-- Passage shown follows --

In December 2007, I began having "problems." They were not life threatening, but they were bothersome enough to seek medical intervention. For the next year and a half, my husband (who I shall refer to as A) and I heard words like endometriosis (confirmed through surgery) and interstitial cystisis (unconfirmed through surgery), and ended up being diagnosed with a mystery reproductive ailment. Because no one knew exactly what was going wrong, we were told several times that my fertility could potentially be affected. Though it was a frightening thought, I was sure we would be able to produce a bouncing baby when we were ready. After all, in 2008 we were only turning 25, and we were both relatively healthy.
Fast forward a couple of years. Baby fever set in late in 2009. We kept holding off for "the right time to start," then had a bit too much to drink one night and tossed the pills. April 2010, both 26 years old. I was so certain that we would have a baby in nine months...I began researching crib safety and seriously contemplating what color we should paint the nursery (green is most practical since it would work for a second child of the opposite gender). Since we were treating with a reproductive endocrinologist already, he decided to monitor me as we began trying. He also gave A a quick test, who of course checked out perfectly.
My doctor quickly determined that I had serious hormonal issues/deficiencies--namely, my body refuses to make progesterone. Within a few months of trying, we were already beginning our first chlomid cycle. My head spun...What if chlomid doesn't work? What would we try next? How much would this all cost? How could I manage fertility treatments and my full time job? It all seemed to be going downhill so quickly.

-- Passage shown concluded --
-- Record set follows --

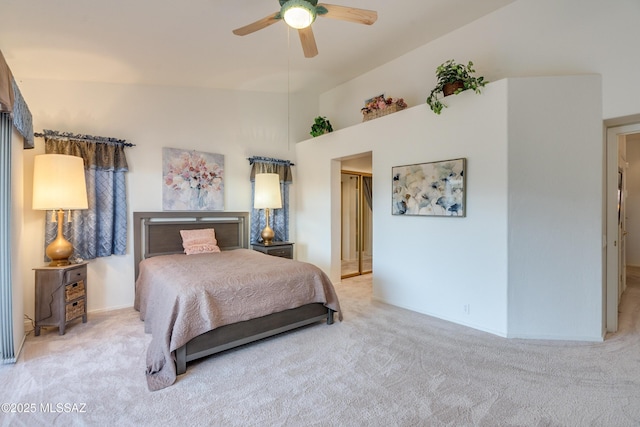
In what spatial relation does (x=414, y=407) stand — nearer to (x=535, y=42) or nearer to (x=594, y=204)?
(x=594, y=204)

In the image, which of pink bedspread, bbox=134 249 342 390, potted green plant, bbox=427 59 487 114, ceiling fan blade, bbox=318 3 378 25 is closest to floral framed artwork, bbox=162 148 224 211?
pink bedspread, bbox=134 249 342 390

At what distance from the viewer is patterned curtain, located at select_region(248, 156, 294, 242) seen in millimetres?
5145

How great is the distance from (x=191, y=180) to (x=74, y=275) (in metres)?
1.86

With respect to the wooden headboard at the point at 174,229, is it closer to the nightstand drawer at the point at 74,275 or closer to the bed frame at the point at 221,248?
the bed frame at the point at 221,248

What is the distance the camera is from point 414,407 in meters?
2.01

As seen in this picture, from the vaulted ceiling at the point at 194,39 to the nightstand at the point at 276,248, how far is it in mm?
2564

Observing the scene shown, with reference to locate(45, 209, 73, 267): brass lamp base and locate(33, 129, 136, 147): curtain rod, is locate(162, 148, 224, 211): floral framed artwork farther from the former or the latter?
locate(45, 209, 73, 267): brass lamp base

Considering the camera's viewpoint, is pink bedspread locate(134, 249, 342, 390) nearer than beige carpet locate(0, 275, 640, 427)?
No

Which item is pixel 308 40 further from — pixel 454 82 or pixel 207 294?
pixel 207 294

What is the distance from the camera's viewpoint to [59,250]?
3.28 meters

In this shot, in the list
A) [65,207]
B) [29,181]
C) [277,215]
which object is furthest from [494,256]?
[29,181]

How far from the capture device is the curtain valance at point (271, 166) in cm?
513

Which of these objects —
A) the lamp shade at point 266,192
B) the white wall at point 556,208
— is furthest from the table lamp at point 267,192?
the white wall at point 556,208

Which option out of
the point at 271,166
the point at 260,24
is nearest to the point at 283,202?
the point at 271,166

-- Record set concluded --

* **Exercise aim**
Reproduce the part of the account of trying to conceive above between "My doctor quickly" and "downhill so quickly.", inclusive, word for word.

* **Result for this task**
My doctor quickly determined that I had serious hormonal issues/deficiencies--namely, my body refuses to make progesterone. Within a few months of trying, we were already beginning our first chlomid cycle. My head spun...What if chlomid doesn't work? What would we try next? How much would this all cost? How could I manage fertility treatments and my full time job? It all seemed to be going downhill so quickly.